Consegne:
• a. Rispondi alle domande sul brano dedicato a D.B. Cooper.
(i) Da quale città partì il volo Northwest Orient 305 e verso quale città era diretto?
(ii) Verso quale destinazione Cooper ordinò di ripartire dopo il rifornimento?
(iii) Da che cosa nacque il nome D.B. Cooper?
• b. Riporta senza modifiche la parte del brano su D.B. Cooper da "Sembrava un passeggero" a "arrivati a Seattle.".

Brano:
===============

D.B. Cooper è il nome legato al dirottamento del volo Northwest Orient 305 del 24 novembre 1971. Dopo avere ottenuto 200mila dollari di riscatto, si lanciò col paracadute e sparì nel nulla.
Ci sono misteri che resistono perché sembrano avere tutto: un aereo, un uomo senza nome, una valigetta forse piena di esplosivo, un riscatto e un salto nel buio. Quello di D.B. Cooper è uno dei più famosi della cronaca americana. Il 24 novembre 1971, un uomo che si presentò come Dan Cooper salì a bordo del volo Northwest Orient 305, partito da Portland e diretto a Seattle.
Sembrava un passeggero qualunque: completo scuro, cravatta, modi calmi. Poco dopo il decollo, però, consegnò un biglietto a un’assistente di volo e rivelò di avere una bomba nella valigetta. Da quel momento iniziò uno dei dirottamenti più incredibili della storia statunitense. Chiese 200mila dollari, quattro paracadute e il rifornimento dell’aereo una volta arrivati a Seattle.

D.B. Cooper: il dirottamento del volo 305 e il riscatto consegnato a Seattle
Durante il volo, Cooper mantenne un atteggiamento sorprendentemente controllato. Mostrò all’assistente di volo quello che sembrava un ordigno, poi dettò le sue richieste. L’aereo atterrò a Seattle-Tacoma, dove le autorità consegnarono il denaro e i paracadute. In cambio, Cooper liberò i passeggeri, lasciando a bordo solo l’equipaggio necessario per ripartire.
Dopo il rifornimento, ordinò di decollare di nuovo, con rotta verso il Messico. Il velivolo ripartì in serata, volando basso e lentamente, secondo le indicazioni date dal dirottatore. A quel punto Cooper si spostò verso la parte posteriore dell’aereo, dove si trovava la scaletta ventrale del Boeing 727.
Intorno alle 20.00, in una zona di cielo sopra lo Stato di Washington, accadde il passaggio che avrebbe trasformato il caso in leggenda. Cooper abbassò la scaletta posteriore, prese il denaro e si lanciò nel buio con il paracadute. Fuori c’erano freddo, pioggia, vento e una zona boscosa difficile da attraversare. Da quel momento, nessuno lo vide mai più.
Le ricerche, il denaro ritrovato e il mistero mai chiuso
Le autorità avviarono una caccia enorme. Furono battuti boschi, fiumi e aree impervie, ma non vennero trovati né il corpo né il paracadute. Anche l’identità del dirottatore rimase un enigma. Il nome D.B. Cooper, diventato poi celebre in tutto il mondo, nacque da un errore giornalistico: l’uomo aveva usato il nome Dan Cooper, ma la stampa diffuse la versione sbagliata.

===============

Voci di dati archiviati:

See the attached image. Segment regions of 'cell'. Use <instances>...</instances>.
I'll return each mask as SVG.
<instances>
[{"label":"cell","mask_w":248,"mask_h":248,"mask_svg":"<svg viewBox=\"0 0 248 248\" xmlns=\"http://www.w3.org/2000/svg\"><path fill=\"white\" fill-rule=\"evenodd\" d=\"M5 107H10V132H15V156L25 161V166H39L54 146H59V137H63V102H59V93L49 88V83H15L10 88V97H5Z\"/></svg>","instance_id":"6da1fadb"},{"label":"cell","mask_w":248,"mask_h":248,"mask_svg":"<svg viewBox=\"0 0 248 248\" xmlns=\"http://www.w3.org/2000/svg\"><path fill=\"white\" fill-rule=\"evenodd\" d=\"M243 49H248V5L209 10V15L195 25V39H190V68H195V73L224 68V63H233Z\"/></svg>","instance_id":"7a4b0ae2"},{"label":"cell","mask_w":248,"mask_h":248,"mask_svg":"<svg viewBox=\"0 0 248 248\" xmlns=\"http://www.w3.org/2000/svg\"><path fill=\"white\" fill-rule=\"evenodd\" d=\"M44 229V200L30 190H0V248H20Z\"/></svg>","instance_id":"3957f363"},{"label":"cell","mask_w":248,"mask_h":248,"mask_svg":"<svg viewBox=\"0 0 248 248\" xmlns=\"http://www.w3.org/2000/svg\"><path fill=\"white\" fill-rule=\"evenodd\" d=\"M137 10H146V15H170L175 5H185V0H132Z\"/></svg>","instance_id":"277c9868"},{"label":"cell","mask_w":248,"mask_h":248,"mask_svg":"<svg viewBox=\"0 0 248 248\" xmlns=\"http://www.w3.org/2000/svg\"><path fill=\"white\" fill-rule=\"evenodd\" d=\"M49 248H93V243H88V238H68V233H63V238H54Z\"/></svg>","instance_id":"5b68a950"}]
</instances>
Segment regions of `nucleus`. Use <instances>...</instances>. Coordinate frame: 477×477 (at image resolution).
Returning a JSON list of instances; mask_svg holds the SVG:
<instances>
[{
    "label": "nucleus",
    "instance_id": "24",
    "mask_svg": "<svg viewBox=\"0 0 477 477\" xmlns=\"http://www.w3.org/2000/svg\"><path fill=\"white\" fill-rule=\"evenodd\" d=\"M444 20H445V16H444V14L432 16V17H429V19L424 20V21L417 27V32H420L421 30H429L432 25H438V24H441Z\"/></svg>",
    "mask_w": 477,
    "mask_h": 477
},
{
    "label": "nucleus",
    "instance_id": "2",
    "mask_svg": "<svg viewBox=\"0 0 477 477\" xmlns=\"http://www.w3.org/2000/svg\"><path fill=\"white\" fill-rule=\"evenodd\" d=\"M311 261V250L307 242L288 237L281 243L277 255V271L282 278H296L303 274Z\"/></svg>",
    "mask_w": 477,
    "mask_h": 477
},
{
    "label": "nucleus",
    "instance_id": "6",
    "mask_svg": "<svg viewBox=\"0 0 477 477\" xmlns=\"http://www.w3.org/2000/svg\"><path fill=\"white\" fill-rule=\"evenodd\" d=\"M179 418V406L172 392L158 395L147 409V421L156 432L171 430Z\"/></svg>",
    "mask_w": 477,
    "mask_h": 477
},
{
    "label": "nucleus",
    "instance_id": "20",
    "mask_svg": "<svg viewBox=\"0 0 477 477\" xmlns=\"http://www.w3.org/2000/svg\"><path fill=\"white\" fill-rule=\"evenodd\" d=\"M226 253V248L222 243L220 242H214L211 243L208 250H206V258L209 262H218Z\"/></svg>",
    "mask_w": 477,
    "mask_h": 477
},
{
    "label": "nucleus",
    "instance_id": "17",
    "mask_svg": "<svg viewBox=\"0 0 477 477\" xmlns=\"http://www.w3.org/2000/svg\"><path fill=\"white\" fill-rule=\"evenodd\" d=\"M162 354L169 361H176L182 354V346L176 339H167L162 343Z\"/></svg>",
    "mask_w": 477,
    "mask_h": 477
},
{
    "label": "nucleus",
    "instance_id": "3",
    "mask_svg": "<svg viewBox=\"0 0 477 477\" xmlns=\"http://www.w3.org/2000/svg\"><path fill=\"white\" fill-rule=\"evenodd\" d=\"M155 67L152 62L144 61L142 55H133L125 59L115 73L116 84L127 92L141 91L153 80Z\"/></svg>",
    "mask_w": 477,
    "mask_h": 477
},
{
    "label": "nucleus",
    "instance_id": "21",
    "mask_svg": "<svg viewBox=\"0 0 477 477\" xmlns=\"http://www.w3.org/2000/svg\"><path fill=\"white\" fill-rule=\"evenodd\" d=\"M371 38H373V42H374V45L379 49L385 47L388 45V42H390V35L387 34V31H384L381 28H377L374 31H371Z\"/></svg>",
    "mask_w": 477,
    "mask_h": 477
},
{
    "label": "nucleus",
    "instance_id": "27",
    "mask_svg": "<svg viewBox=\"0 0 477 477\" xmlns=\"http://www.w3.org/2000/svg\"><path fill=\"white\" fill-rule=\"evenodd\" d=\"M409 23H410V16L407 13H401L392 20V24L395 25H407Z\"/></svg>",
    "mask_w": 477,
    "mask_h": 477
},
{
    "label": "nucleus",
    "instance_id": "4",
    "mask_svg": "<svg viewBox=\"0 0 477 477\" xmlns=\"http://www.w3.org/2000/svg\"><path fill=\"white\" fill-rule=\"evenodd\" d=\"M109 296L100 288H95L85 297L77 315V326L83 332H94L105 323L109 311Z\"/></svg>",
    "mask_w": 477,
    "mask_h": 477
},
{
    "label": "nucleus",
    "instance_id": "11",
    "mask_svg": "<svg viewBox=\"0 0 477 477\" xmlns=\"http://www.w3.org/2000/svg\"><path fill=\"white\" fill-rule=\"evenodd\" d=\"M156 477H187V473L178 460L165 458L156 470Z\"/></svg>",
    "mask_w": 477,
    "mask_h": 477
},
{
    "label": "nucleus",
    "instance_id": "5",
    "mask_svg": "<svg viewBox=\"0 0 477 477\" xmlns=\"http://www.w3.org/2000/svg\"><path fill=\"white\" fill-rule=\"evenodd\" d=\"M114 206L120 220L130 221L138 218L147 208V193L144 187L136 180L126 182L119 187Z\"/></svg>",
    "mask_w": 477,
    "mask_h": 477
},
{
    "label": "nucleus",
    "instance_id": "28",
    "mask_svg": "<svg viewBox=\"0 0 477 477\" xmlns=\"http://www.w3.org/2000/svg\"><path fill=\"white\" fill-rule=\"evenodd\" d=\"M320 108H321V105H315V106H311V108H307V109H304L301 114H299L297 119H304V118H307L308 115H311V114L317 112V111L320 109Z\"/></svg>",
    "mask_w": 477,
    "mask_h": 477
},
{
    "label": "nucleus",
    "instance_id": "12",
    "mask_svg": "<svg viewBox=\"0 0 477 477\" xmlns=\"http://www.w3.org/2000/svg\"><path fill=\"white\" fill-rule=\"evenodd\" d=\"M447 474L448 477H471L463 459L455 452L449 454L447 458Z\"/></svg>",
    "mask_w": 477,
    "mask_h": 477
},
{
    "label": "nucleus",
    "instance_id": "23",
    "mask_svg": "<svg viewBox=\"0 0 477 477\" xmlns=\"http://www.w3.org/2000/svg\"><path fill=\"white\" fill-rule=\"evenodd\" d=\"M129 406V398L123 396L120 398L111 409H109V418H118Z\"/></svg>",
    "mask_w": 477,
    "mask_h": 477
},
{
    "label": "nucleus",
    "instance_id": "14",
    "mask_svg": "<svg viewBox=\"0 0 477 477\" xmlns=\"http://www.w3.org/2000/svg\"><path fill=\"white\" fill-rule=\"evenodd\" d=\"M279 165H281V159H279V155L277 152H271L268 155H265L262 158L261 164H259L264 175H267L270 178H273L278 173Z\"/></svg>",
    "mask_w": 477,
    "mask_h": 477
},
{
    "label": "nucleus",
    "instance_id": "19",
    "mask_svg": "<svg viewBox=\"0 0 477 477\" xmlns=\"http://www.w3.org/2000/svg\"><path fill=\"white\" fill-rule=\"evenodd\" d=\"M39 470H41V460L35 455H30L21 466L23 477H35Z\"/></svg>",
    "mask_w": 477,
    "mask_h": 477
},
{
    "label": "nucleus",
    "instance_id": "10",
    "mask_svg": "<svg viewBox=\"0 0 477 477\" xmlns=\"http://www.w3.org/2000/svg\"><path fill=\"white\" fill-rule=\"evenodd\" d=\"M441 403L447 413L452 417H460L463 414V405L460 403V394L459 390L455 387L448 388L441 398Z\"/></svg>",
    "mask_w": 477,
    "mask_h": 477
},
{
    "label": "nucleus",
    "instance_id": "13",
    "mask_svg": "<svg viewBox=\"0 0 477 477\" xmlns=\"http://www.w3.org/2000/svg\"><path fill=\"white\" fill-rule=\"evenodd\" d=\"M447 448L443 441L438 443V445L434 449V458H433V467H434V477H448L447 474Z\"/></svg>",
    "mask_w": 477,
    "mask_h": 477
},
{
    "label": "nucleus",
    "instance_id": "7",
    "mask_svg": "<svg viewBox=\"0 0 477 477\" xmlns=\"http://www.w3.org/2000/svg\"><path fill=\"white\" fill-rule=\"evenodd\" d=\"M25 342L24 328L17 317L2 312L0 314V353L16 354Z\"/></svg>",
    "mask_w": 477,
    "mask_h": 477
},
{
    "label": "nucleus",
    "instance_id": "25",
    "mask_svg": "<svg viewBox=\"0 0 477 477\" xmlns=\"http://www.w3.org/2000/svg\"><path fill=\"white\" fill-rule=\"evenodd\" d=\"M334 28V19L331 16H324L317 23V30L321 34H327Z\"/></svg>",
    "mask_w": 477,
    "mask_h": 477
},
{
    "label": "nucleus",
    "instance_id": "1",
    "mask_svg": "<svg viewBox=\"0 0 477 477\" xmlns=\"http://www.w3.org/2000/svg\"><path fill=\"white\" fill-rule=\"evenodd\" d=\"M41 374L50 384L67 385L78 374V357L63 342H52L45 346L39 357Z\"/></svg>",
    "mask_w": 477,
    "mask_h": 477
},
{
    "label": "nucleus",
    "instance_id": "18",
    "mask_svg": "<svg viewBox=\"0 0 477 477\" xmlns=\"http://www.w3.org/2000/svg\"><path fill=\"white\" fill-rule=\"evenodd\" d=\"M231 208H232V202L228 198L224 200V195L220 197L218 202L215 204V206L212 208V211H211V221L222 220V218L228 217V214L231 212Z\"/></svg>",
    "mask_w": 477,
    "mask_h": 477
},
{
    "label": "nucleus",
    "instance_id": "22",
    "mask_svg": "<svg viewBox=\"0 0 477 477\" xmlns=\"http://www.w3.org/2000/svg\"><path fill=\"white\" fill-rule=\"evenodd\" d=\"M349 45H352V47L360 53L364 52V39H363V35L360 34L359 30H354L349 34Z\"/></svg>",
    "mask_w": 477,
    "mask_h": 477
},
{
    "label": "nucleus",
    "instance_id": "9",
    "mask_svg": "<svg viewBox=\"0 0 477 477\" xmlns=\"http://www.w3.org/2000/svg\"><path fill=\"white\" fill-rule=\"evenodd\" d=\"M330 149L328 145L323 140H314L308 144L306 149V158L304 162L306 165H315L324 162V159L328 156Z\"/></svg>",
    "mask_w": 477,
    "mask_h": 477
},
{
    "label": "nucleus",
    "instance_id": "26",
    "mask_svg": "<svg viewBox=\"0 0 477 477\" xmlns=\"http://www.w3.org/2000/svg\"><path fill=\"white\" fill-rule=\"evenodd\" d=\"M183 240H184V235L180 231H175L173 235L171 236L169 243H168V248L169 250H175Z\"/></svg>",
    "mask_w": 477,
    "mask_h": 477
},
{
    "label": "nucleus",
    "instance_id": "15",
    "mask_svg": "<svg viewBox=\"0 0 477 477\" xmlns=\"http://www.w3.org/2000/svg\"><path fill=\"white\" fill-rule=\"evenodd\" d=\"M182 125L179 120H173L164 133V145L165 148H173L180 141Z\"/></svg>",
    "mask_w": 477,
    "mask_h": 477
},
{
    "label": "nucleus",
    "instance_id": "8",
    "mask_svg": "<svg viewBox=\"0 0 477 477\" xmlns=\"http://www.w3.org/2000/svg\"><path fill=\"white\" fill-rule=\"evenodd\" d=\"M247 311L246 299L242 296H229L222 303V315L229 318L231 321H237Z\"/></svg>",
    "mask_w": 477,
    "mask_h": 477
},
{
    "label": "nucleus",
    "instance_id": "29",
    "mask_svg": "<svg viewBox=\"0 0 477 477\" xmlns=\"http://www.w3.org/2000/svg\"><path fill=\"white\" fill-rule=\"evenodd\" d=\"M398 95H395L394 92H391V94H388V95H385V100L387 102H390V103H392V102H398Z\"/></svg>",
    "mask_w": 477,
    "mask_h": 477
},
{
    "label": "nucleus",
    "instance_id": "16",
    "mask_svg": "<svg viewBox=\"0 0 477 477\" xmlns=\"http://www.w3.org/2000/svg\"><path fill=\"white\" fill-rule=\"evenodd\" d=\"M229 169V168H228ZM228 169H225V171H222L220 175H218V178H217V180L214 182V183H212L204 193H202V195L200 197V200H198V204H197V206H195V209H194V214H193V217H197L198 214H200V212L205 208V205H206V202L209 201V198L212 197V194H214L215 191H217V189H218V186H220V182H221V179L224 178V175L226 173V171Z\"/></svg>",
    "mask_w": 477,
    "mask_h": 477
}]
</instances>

===============

Soluzioni:
• a.
(i) Partì da Portland ed era diretto a Seattle.
(ii) Verso il Messico.
(iii) Nacque da un errore giornalistico: l'uomo aveva usato il nome Dan Cooper, ma la stampa diffuse la versione sbagliata.

• b.
Sembrava un passeggero qualunque: completo scuro, cravatta, modi calmi. Poco dopo il decollo, però, consegnò un biglietto a un’assistente di volo e rivelò di avere una bomba nella valigetta. Da quel momento iniziò uno dei dirottamenti più incredibili della storia statunitense. Chiese 200mila dollari, quattro paracadute e il rifornimento dell’aereo una volta arrivati a Seattle.